▶ _TASK DESCRIPTION_
All that should come back is the lines of the data below from the one containing "В 2014 году" to the one containing "Crisp County Real Estate Listings Main Image", inclusive, exactly as they stand.

▶ _PROVIDED RECORDS_
=== Begin Enclosure ===

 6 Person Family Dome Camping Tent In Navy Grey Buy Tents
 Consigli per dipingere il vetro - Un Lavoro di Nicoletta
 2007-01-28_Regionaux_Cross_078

=== End Enclosure ===
=== Begin Enclosure ===

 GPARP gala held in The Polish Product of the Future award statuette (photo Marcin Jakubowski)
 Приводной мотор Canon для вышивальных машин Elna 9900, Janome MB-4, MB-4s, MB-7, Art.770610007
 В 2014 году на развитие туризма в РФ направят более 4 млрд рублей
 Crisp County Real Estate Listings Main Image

=== End Enclosure ===

▶ _WRITTEN SOLUTION_
 В 2014 году на развитие туризма в РФ направят более 4 млрд рублей
 Crisp County Real Estate Listings Main Image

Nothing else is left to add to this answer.